Microsoft says it will recover Sidekick data – but we still need to know more

Hopeful news at last for customers of T-Mobile Sidekick, who were told that their cloud-stored data had been lost. Roz Ho, Coporate Vice President of Premium Mobile Experiences – how hollow that sounds right now – says:

We are pleased to report that we have recovered most, if not all, customer data for those  Sidekick customers whose data was affected by the recent outage.  We plan to begin restoring users’ personal data as soon as possible, starting with personal contacts, after we have validated the data and our restoration plan. We will then continue to work around the clock to restore data to all affected users, including calendar, notes, tasks, photographs and high scores, as quickly as possible.

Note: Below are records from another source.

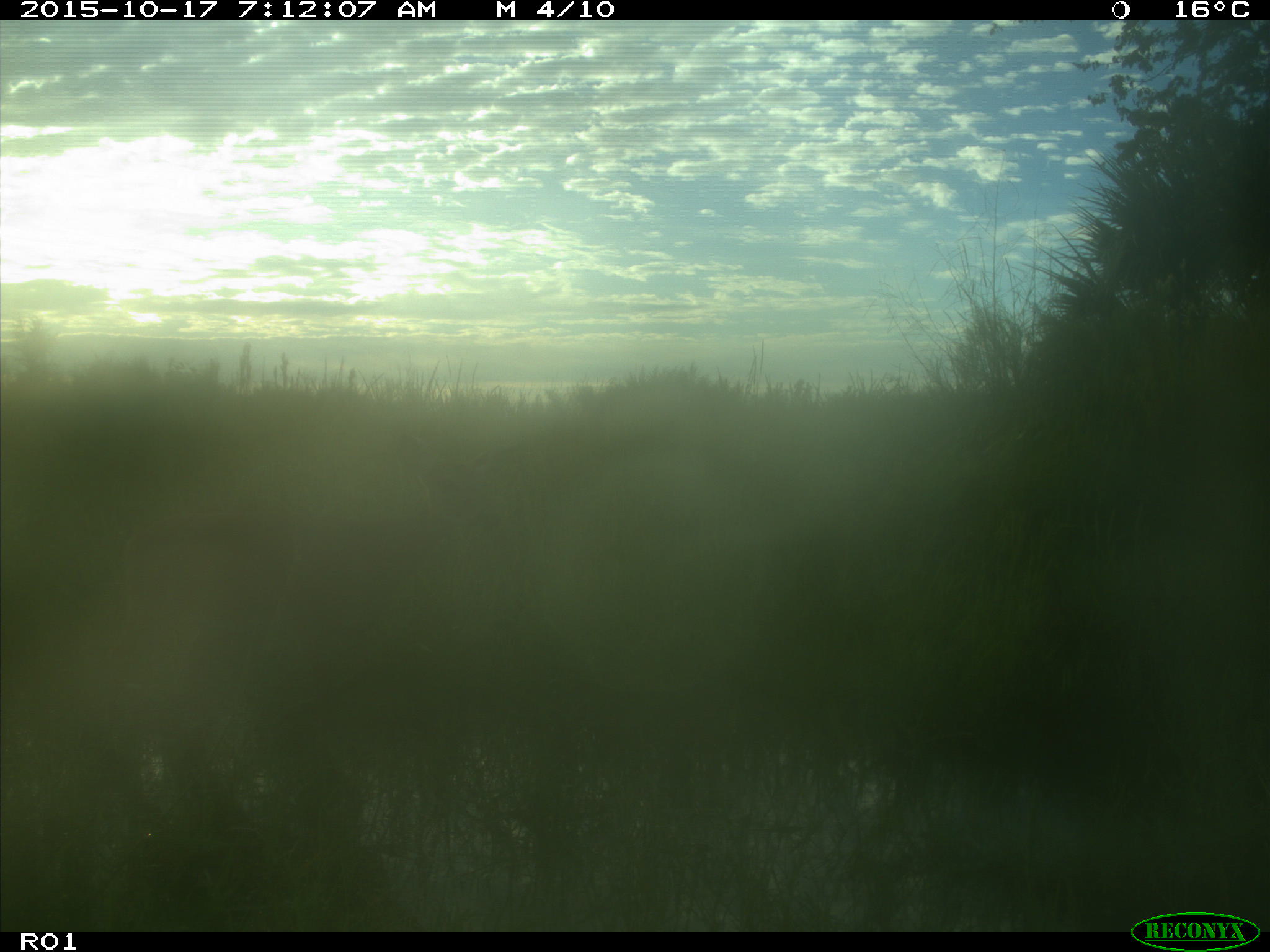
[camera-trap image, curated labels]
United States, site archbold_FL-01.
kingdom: Animalia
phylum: Chordata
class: Mammalia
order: Artiodactyla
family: Cervidae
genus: Odocoileus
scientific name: Odocoileus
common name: deer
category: unidentified deer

That’s the best outcome from a bad situation, though even considered as an extended outage it is unacceptable service, but leaves many questions unanswered. Microsoft still has not really told us how the problem occurred. Ho says:

We have determined that the outage was caused by a system failure that created data loss in the core database and the back-up. We rebuilt the system component by component, recovering data along the way.

Sure; I think we all know that there was a “system failure that created data loss.” However, we all also suspect that there was a human failure that caused normally failsafe systems to fall over.

I read in the LA Times:

Microsoft is now emphasizing that the data loss, and the problems that led to it, were limited to a segment of the company’s network that is separate from its core cloud infrastructure. 

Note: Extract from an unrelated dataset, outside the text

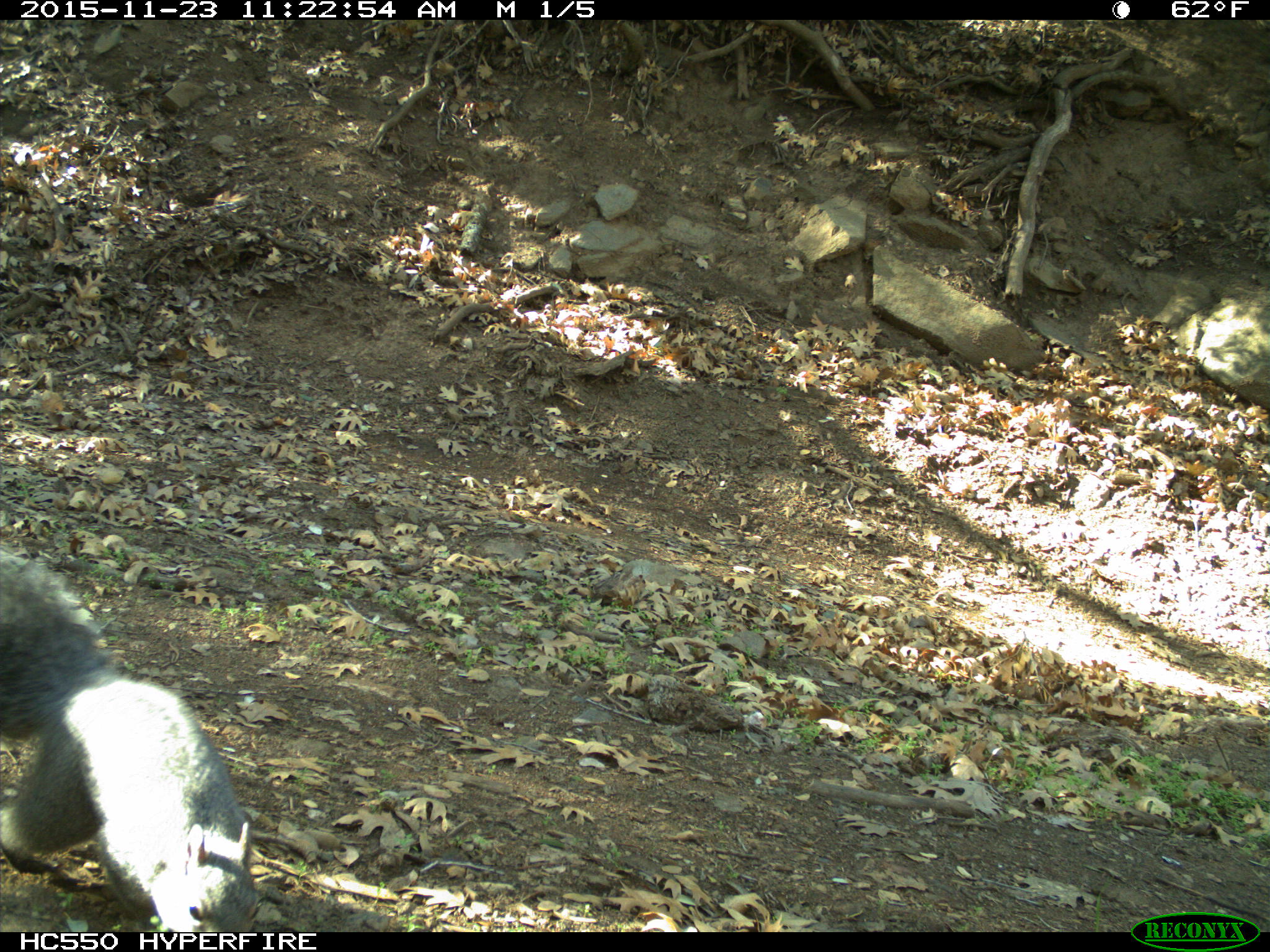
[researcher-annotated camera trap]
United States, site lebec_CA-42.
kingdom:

“The Danger Service platform, which experienced the outage, is a standalone service operating on non-Microsoft technologies, and is not related to Microsoft’s cloud services platform or Windows Live," Microsoft spokesperson Tonya Klause wrote in an e-mail.

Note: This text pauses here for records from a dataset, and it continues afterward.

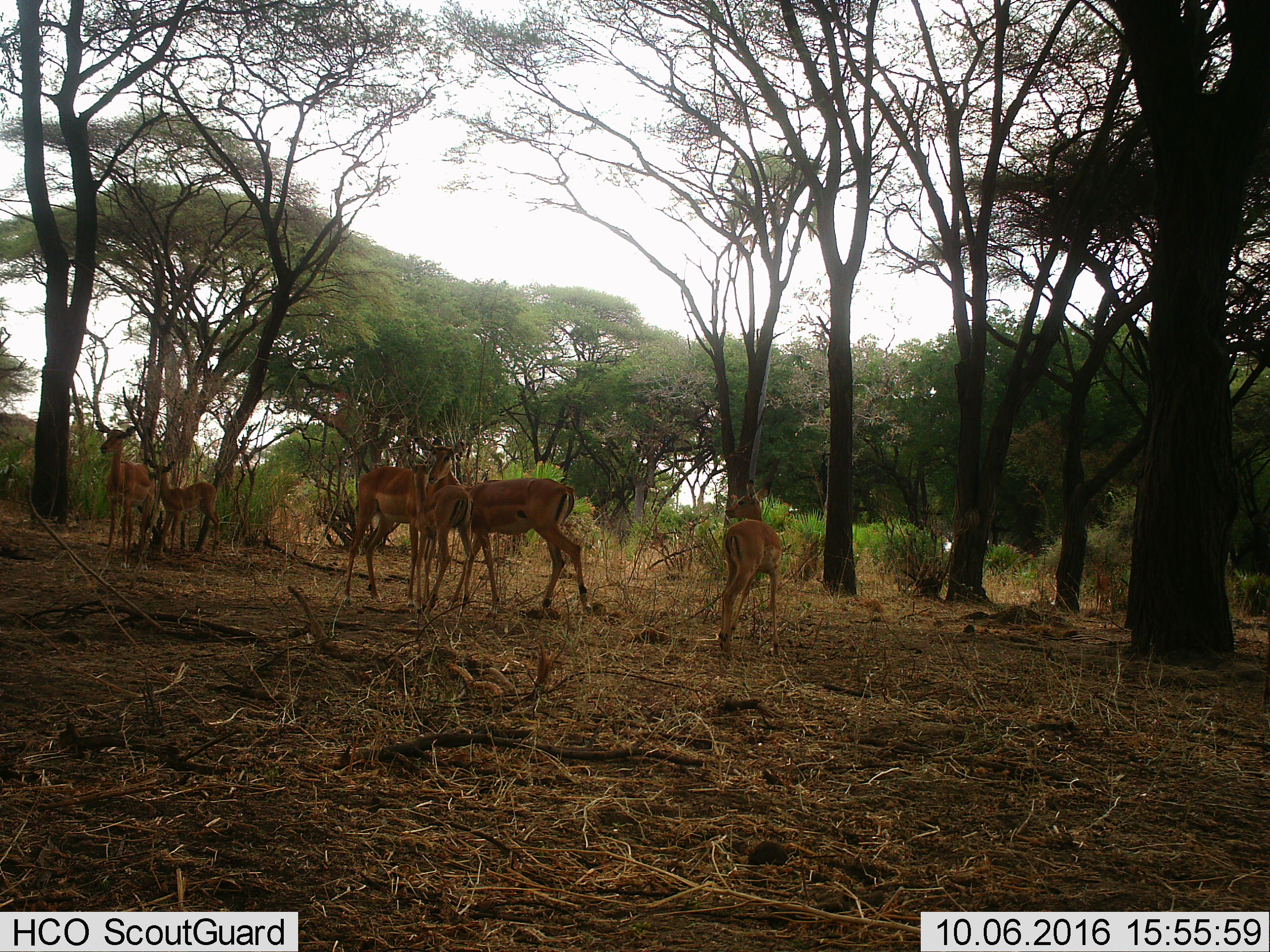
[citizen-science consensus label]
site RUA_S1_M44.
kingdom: Animalia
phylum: Chordata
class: Mammalia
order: Artiodactyla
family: Bovidae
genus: Aepyceros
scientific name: Aepyceros melampus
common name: impala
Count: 6.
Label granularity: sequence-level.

Sorry, that is not good enough. Danger has been part of Microsoft for long enough that customers cannot reasonably be expected to distinguish it from other services run by the company. The technology is uses is an internal matter.

This AppleInsider article about the Microsoft’s mobile strategy and the Danger debacle is devastating, if true. The writer claims to have “engineers familiar with Microsoft’s internal operations who spoke with us,” one of whom said, “no one really grasps how dysfunctional Microsoft has become.” It paints a picture of a mobile device and OS strategy in disarray, a failed acquisition of a company with a promising product and service, and incompetence in handling the Danger service.

All this is rumour and maybe these sources are just disgruntled employees or ex-employees with grudges to settle. In the absence of facts though, rumours will fly. Currently we have just one fact: a catastrophic system failure for Sidekick customers.

Tell us more, or we will assume the worst.

Update

Another version of the story via Mary Jo Foley, who quotes “one of my Microsoft sources”:

(T)he data loss issue was caused by a hardware update on the existing Danger service that had NOT been ported over to a Microsoft platform and the issue was NOT part of a transition to an MS back end. It was an Oracle dB and Sun SAN solution that got a bad firmware update and the backup failed.

though she adds:

I’ve also heard that foul play has not been ruled out because the failure was so catastrophic and seemingly deliberate.